Find the line that contains "As portrayed in this scene, in this photo, of" and print it and every line after it, exactly, please.

Provided data.
_ _ _ _ _ _ _
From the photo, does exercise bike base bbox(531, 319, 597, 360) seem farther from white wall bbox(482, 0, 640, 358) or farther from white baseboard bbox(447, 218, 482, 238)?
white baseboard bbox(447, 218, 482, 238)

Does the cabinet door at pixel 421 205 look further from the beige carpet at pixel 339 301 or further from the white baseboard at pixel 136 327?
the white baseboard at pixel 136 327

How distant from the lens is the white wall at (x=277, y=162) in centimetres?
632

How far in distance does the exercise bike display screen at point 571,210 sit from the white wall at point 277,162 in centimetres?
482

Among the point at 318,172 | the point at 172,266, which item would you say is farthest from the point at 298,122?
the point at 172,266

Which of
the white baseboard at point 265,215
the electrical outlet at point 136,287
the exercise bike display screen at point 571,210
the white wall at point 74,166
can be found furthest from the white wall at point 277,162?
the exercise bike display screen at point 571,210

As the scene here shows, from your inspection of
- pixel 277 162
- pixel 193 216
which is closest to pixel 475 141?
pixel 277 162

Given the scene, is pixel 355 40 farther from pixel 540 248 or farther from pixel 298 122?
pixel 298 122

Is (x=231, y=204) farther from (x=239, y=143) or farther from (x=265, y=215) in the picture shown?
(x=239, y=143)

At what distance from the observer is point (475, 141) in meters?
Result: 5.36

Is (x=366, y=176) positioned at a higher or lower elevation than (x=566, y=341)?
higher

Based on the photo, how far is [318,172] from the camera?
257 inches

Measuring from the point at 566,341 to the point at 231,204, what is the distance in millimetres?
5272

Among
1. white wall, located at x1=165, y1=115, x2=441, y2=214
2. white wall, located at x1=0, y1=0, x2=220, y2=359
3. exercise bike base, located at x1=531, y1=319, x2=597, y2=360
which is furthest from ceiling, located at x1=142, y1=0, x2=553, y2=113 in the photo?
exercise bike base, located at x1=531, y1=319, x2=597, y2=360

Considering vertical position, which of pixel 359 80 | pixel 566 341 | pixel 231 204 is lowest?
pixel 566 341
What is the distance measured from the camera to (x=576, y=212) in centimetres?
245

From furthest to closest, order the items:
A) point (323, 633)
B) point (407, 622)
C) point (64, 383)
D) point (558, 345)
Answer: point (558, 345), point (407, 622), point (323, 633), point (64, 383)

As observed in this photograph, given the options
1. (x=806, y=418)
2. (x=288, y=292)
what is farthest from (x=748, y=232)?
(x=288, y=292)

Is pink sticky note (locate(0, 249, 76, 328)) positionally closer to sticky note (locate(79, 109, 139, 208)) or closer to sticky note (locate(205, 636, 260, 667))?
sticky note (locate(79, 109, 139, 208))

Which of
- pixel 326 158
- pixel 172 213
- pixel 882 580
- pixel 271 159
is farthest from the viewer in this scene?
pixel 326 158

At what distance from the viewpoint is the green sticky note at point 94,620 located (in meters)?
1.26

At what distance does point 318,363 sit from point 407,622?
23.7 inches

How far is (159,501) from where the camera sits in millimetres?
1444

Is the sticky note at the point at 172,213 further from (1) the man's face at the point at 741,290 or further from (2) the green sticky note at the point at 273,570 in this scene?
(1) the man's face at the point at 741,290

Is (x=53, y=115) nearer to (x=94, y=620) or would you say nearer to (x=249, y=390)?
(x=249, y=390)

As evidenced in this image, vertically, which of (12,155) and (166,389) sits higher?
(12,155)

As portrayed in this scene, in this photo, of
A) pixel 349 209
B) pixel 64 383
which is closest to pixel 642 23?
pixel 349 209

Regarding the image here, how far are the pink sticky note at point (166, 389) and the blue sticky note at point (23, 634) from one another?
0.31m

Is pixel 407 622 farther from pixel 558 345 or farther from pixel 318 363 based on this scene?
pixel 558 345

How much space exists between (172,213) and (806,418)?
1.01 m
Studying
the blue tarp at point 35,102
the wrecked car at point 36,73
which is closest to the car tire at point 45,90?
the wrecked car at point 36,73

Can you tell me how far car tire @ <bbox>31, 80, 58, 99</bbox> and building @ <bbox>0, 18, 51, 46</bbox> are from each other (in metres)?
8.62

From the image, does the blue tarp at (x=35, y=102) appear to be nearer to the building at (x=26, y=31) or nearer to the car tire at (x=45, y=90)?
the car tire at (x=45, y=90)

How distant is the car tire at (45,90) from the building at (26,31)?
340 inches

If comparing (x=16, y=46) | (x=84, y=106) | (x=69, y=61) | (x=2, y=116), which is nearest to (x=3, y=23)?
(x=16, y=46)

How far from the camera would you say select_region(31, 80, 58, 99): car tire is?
_ _ _ _ _ _ _
Task output.
As portrayed in this scene, in this photo, of
A) pixel 349 209
B) pixel 64 383
which is closest to pixel 642 23?
pixel 349 209

Regarding the image here, how far are the pink sticky note at point (166, 389) and the blue sticky note at point (23, 634) from one another?
0.31m

Is pixel 407 622 farther from pixel 558 345 or farther from pixel 318 363 based on this scene?
pixel 558 345

How much space exists between (172,213) and (806,418)?
1.01 m
Studying
the blue tarp at point 35,102
the wrecked car at point 36,73
which is closest to the car tire at point 45,90?
the wrecked car at point 36,73

Can you tell me how far car tire @ <bbox>31, 80, 58, 99</bbox> and building @ <bbox>0, 18, 51, 46</bbox> are from each other (in metres)?
8.62

From the image, does the blue tarp at (x=35, y=102) appear to be nearer to the building at (x=26, y=31) or nearer to the car tire at (x=45, y=90)?
the car tire at (x=45, y=90)

How distant is the car tire at (45,90) from the building at (26,31)?
340 inches

If comparing (x=16, y=46) | (x=84, y=106) | (x=69, y=61) | (x=2, y=116), which is nearest to (x=3, y=23)?
(x=16, y=46)

How far from the camera would you say select_region(31, 80, 58, 99): car tire is?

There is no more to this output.